■ **WORK ITEM**
From the line containing "Форте, 10 мл, ЗАО" down to the line containing "Textured Red Daisy Wood Print", copy out the entries below exactly, both lines included, and nothing else; pictures do not belong in the copy.

[Collection entries]
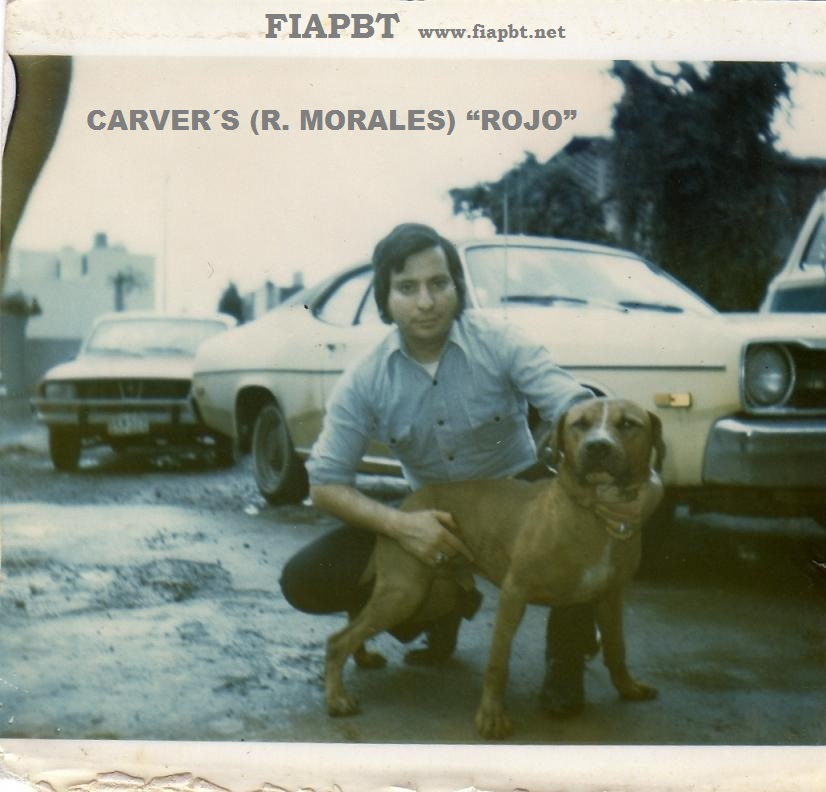 history on eli/carver
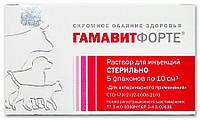 "Гамавит Форте, 10 мл, ЗАО ""Микро-плюс"" (архив)"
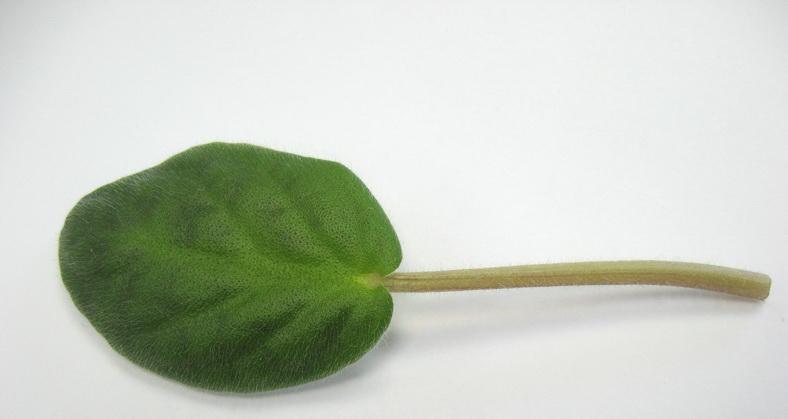 Лист для размножения сенполии должен быть здоровым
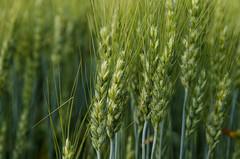 AAC Penhold (Bracus Triticum) Tags: aacpenhold flora wheat 7月 七月 文月 shichigatsu fumizuki bookmonth summer july 2018 lacombe ラクーム アルバータ州 alberta canada カナダ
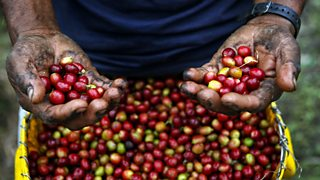 Coffee industry in Colombia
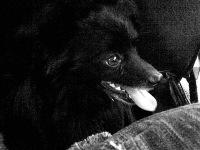 Chucky Pomeranian, 21 августа , Куйбышев, id118728224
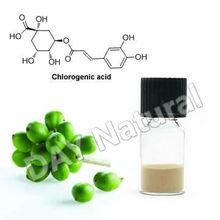 Green Coffee Slim Tea with Chlorogenic Acid 10%-98%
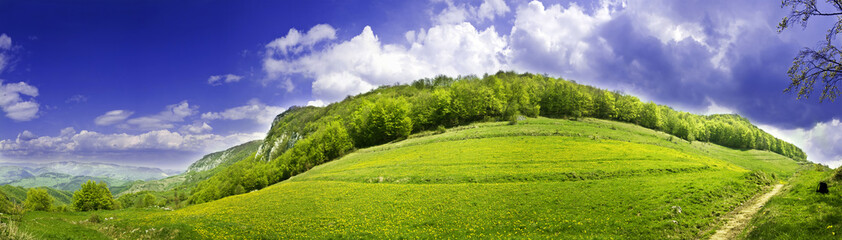 Fresh, clean summer landscape panorama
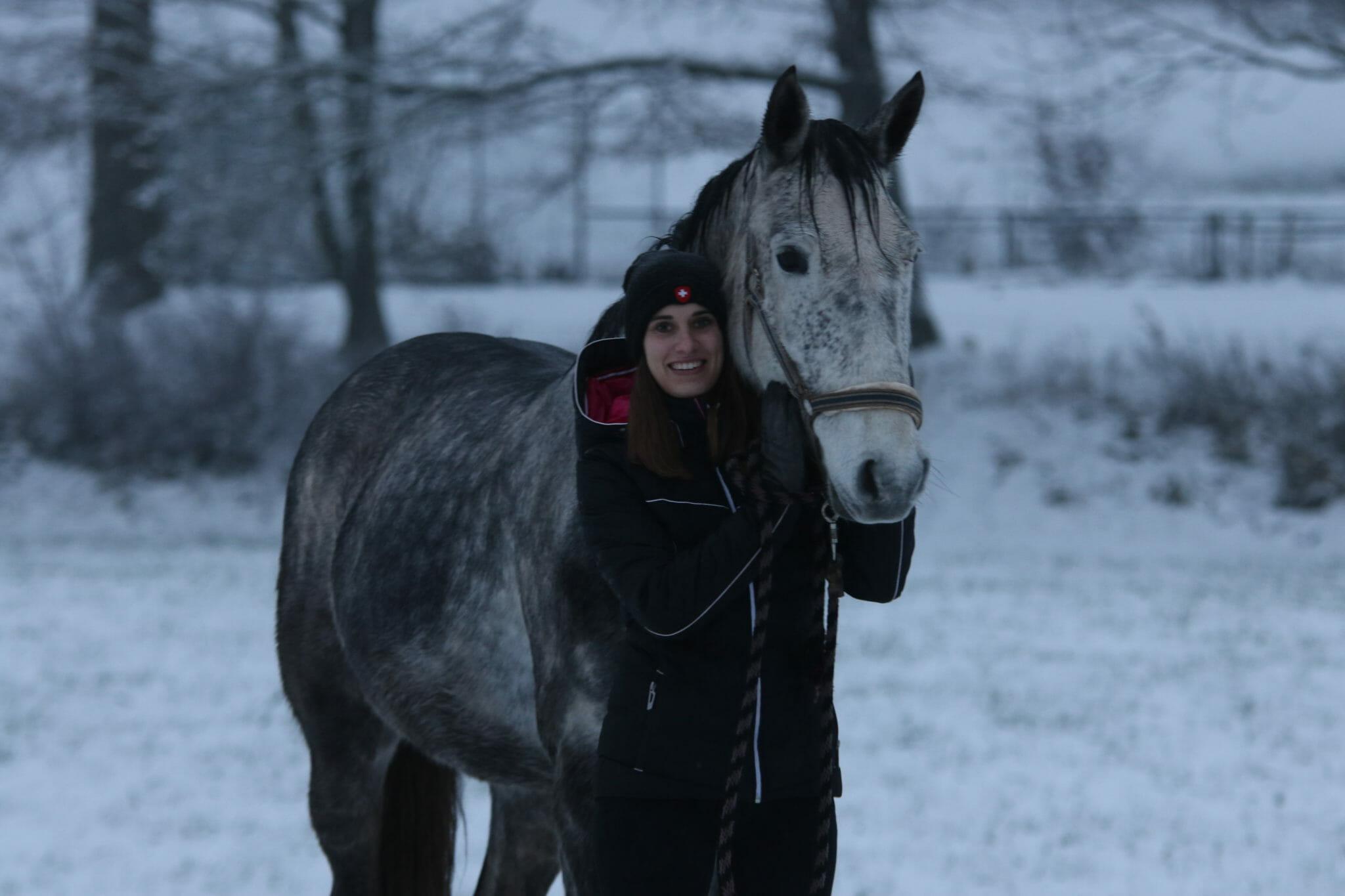 Pferdefotografie im Schnee vor der Bearbeitung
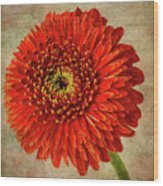Textured Red Daisy Wood Print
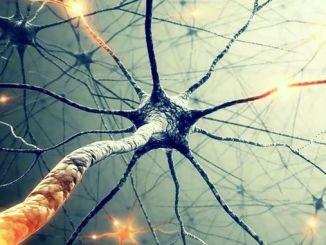 Гігантський нейрон міг би пояснити, звідки приходить свідомість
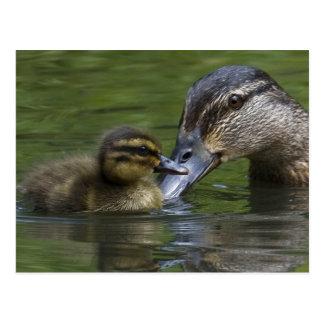De Liefde van een Moeder Briefkaart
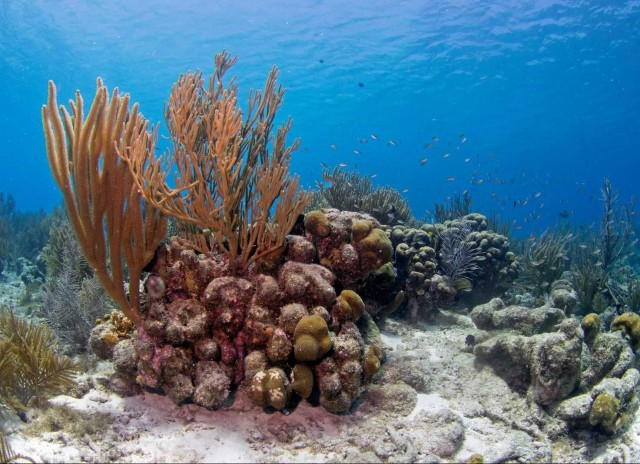 PADI Open Water Diver Course - Referral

■ **TASK OUTPUT**
 "Гамавит Форте, 10 мл, ЗАО ""Микро-плюс"" (архив)"
 Лист для размножения сенполии должен быть здоровым
 AAC Penhold (Bracus Triticum) Tags: aacpenhold flora wheat 7月 七月 文月 shichigatsu fumizuki bookmonth summer july 2018 lacombe ラクーム アルバータ州 alberta canada カナダ
 Coffee industry in Colombia
 Chucky Pomeranian, 21 августа , Куйбышев, id118728224
 Green Coffee Slim Tea with Chlorogenic Acid 10%-98%
 Fresh, clean summer landscape panorama
 Pferdefotografie im Schnee vor der Bearbeitung
Textured Red Daisy Wood Print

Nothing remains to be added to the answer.